Start of Block
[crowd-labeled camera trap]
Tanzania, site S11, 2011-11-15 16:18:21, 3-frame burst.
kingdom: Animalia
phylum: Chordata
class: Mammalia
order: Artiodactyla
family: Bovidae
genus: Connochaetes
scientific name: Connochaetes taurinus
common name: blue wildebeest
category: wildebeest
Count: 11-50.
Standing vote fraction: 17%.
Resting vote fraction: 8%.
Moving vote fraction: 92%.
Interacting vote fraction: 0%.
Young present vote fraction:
End of Block
HOW TO COMPLETE THIS TASK:
The whole of the material above should be written out again, exactly.

EXERCISE ANSWER:
[crowd-labeled camera trap]
Tanzania, site S11, 2011-11-15 16:18:21, 3-frame burst.
kingdom: Animalia
phylum: Chordata
class: Mammalia
order: Artiodactyla
family: Bovidae
genus: Connochaetes
scientific name: Connochaetes taurinus
common name: blue wildebeest
category: wildebeest
Count: 11-50.
Standing vote fraction: 17%.
Resting vote fraction: 8%.
Moving vote fraction: 92%.
Interacting vote fraction: 0%.
Young present vote fraction:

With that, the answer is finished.